HomsarWasRight@reddit
You’re right that it’s not to the level of the best frontier models. People do overestimate what you can do locally based on some benchmarks and not actual use.
But it doesn’t necessarily have to be to be useful and avoid tons of costs. This can run 24/7 and the initial hardware cost plus energy usage can still come out way ahead of the same result done on cloud models.
It’s going to be slow (assuming non MoE models, which would be most useful), but when working non-interactively it’s fine.
It would be smart to (once something is found) have a frontier model look it over quickly as a confirmation. Local + remote workflow makes sense.
hi_im_mom@reddit
People want agents. Local models can't do that effectively even with 256GB. I know from experience
HomsarWasRight@reddit
I mean, I kinda disagree. I’m running a Strix Halo 128GB and it’s useful. So I also speak from experience.
But we’re not talking about “what people want”, we’re talking about a real, credible, person running an actual workload that he says is useful.
hi_im_mom@reddit
I hear what you're saying. Running Claude code in the browser type person
warpedgeoid@reddit
The difference is much less than you think with proper if you know what you are doing.
hi_im_mom@reddit
No. It isnt
HomsarWasRight@reddit
For LLMs it’s actually better not to dedicate memory to the GPU and use GTT to allow the GPU to directly address the entire pool.
Marce7a@reddit
Probably deepseek or other Chinese open models
Daktyl198@reddit
Since nobody answered you, Greg said "all of them". He's basically testing all of the ones that can run locally to see where they shine and where they fail.
amroamroamro@reddit
the Ryzen AI Max is actually a beast, rivaling desktop class CPUs:
https://www.phoronix.com/review/ryzen-ai-max-395-9950x-9950x3d/2
plus no other iGPU even comes close, it's almost close to a current gen low-end dedicated nvidia dGPU
Dangerous-Report8517@reddit
Sure but desktop class CPUs are incredibly slow for this use case. What actually makes it work reasonably well is that it's effectively a 128GB VRAM GPU, so it can run large-ish models without any CPU offload, giving it reasonable performance. That, and the fact that it's not being used interactively so going a bit slower is fine
amroamroamro@reddit
the APU with up to 128GB of shared memory would allow you to load some decent medium-sized models with usable tok/sec speeds.
according to here:
I googled a bit for some LLM benchmarks:
phoronix comparing CPU vs GPU backends (ROCm and Vulkan), though the models used were all kinda smallish: https://www.phoronix.com/review/amd-rocm-7-strix-halo/3
these look much more comprehensive with various models ranging from small to medium that can fit in the unified VRAM: https://kyuz0.github.io/amd-strix-halo-toolboxes/
more tests with models like gpt-oss-120B, GLM-4.5-Air, qwen3-235B-A22B: https://github.com/lhl/strix-halo-testing/tree/main/llm-bench
another writeup: https://netstatz.com/strix_halo_lemonade/#Performance (QWEN3-30B-Coder-A3B ~ 59 t/s, GPT-OSS-120B ~ 47 t/s, QWEN3-235B-Coder-A22B Instruct 2507 ~ 11 t/s)

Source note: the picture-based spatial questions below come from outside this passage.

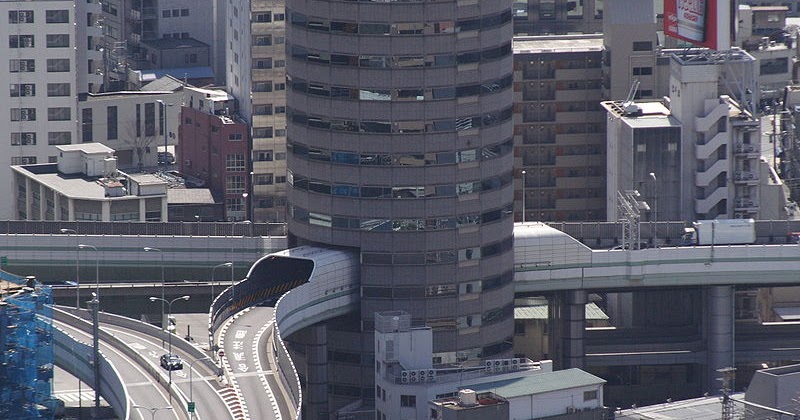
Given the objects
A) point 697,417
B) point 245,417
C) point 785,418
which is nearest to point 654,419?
point 697,417

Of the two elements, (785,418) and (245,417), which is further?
(245,417)

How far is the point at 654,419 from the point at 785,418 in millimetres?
15224

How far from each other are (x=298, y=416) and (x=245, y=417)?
3774mm

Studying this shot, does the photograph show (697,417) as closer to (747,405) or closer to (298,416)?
(747,405)

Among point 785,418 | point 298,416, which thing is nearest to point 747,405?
point 785,418

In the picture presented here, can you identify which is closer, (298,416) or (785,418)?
(785,418)

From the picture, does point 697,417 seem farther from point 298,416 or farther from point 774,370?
point 298,416

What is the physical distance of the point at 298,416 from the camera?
199000mm

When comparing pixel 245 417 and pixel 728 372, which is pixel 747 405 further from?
pixel 245 417

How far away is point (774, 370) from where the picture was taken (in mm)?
196125

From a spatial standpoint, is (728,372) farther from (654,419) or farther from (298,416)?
(298,416)

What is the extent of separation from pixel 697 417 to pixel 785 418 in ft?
46.9

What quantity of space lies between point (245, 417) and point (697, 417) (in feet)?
102

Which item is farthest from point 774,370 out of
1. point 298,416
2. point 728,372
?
point 298,416
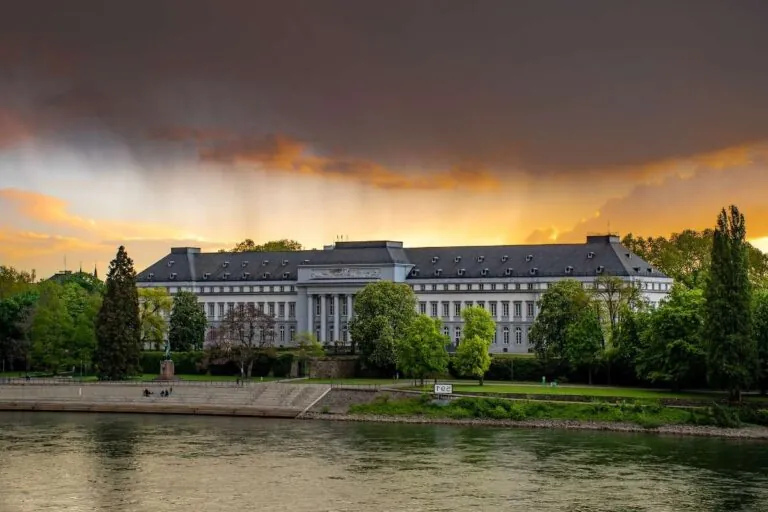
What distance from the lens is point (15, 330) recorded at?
446 feet

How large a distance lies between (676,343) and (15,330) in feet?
246

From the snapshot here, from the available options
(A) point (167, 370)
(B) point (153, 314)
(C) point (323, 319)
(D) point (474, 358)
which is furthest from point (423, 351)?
(C) point (323, 319)

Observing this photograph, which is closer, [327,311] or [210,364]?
[210,364]

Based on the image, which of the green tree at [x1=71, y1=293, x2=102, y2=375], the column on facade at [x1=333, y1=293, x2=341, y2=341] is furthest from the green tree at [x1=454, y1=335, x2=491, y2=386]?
the column on facade at [x1=333, y1=293, x2=341, y2=341]

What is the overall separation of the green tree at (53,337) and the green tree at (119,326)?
913 cm

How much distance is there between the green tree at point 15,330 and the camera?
13388 cm

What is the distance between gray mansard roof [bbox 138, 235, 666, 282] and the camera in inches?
5536

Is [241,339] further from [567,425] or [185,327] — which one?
[567,425]

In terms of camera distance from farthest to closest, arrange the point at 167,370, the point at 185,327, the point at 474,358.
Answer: the point at 185,327 → the point at 167,370 → the point at 474,358

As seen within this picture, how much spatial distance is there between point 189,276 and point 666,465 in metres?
101

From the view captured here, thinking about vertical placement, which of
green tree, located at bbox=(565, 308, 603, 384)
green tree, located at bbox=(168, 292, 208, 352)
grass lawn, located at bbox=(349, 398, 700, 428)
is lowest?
grass lawn, located at bbox=(349, 398, 700, 428)

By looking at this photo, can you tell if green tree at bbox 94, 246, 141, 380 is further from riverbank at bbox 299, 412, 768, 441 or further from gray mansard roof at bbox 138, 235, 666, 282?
gray mansard roof at bbox 138, 235, 666, 282

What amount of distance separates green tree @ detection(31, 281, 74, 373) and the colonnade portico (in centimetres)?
3351

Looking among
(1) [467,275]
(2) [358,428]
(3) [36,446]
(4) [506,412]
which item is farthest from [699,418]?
(1) [467,275]
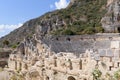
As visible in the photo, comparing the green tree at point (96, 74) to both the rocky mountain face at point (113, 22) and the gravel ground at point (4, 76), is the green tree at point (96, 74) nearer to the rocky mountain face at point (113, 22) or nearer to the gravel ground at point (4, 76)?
the gravel ground at point (4, 76)

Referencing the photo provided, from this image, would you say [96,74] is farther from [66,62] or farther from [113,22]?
[113,22]

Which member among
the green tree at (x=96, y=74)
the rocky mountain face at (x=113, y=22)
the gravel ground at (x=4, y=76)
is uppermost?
the rocky mountain face at (x=113, y=22)

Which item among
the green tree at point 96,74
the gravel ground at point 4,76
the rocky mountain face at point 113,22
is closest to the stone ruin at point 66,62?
the green tree at point 96,74

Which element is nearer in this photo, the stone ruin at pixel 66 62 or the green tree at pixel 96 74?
the green tree at pixel 96 74

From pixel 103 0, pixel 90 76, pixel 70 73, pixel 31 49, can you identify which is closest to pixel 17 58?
pixel 31 49

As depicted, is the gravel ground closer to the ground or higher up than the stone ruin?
closer to the ground

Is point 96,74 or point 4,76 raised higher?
point 96,74

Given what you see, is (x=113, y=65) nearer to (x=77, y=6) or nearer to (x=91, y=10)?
(x=91, y=10)

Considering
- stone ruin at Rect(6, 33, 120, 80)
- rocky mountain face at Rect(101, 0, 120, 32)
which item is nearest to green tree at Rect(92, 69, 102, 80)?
stone ruin at Rect(6, 33, 120, 80)

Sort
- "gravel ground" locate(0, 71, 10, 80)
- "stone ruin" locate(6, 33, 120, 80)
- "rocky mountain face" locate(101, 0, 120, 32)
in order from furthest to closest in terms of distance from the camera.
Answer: "rocky mountain face" locate(101, 0, 120, 32) < "gravel ground" locate(0, 71, 10, 80) < "stone ruin" locate(6, 33, 120, 80)

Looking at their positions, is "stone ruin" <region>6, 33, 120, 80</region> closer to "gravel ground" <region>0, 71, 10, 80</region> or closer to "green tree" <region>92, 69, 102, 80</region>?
"green tree" <region>92, 69, 102, 80</region>

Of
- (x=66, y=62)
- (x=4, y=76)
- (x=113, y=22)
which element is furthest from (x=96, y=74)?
(x=113, y=22)

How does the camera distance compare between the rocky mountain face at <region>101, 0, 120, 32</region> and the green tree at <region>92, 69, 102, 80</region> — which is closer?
the green tree at <region>92, 69, 102, 80</region>

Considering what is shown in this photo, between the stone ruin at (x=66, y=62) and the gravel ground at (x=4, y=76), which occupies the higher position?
the stone ruin at (x=66, y=62)
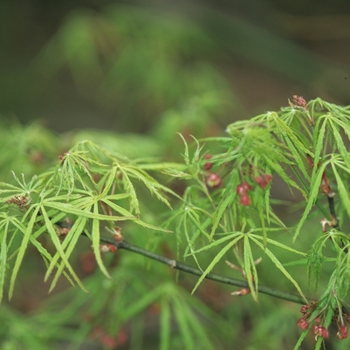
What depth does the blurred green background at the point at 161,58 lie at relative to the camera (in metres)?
2.43

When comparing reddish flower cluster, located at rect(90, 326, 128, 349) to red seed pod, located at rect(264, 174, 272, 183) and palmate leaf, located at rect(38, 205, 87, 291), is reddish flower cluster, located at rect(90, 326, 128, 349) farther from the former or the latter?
red seed pod, located at rect(264, 174, 272, 183)

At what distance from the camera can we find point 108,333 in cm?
131

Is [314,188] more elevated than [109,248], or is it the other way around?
[314,188]

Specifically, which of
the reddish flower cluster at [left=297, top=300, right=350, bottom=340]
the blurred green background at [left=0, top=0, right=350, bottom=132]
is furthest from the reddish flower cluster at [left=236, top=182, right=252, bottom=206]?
the blurred green background at [left=0, top=0, right=350, bottom=132]

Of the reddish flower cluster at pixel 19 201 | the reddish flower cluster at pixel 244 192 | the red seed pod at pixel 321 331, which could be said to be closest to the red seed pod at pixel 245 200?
the reddish flower cluster at pixel 244 192

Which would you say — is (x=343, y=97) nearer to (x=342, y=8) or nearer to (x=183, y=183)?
(x=183, y=183)

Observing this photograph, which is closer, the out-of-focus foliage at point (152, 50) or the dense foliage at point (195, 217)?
the dense foliage at point (195, 217)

these are respectable speeds on actually decent models you can get work done with interactively. This Framework Desktop + Ryzen AI Max is a sweet little machine :)
oh and its not just the GPU, the often forgotten NPU can be utilized for LLMs too, see: https://fastflowlm.com/
Dangerous-Report8517@reddit
All of that is true, but has absolutely nothing to do with the fact that the CPU cores are almost as fast as desktop cores. What makes the AI Max work well here is that it has a pretty strong GPU with access to all of that memory and a quad channel memory controller, both of which are absent on every consumer class desktop platform, and the former is absent on all of them.
amroamroamro@reddit
from the above phoronix benchmarks, llama.cpp text generation on CPU BLAS backend was about half the speed of the GPU Vulkan backend, so the cpu here is no slouch either.
Based on this:
and according to their benchmarks (on Vulkan and tuned ROCm backends), token generation speed is slower by about 10 to 20 percent than Spark.
that would put the Framework Desktop (and other Ryzen AI Max miniPCs) as contender to the NVIDIA DGX Spark (ARM-based CPU + Blackwell GPU), and the Apple Silicon Macs. What makes Strix Halo unique is it's the only x86-based cpu option in this space and relatively the cheapest too:
https://strixhalo.wiki/Guides/Buyer's_Guide#alternatives
annodomini@reddit
The Qwen 3.5 and 3.6 models up to 122b params, and Gemma 4 models are some of the best models that run well on this kind of hardware.
GPT-OSS also works, but is a bit old at this point, some folks still like it. Nvidia Nemotron is decent, and one of the more open models in terms of training process and data.
natermer@reddit
You can combine it with eGPU if you want.
When it comes to a lot of LLM stuff the limiting factor is memory speed and memory capacity then raw compute power.
These "AI Max+ 395" have soldered in LPDDR5X 8000 MT/s memory and is capable of a theoretical 256GB/s memory speed. To put that into perspective a typical Ryzen 7 or 9 desktop has around 57GB/s or so. You need a Threadripper system with all the channels filled up to get something similar.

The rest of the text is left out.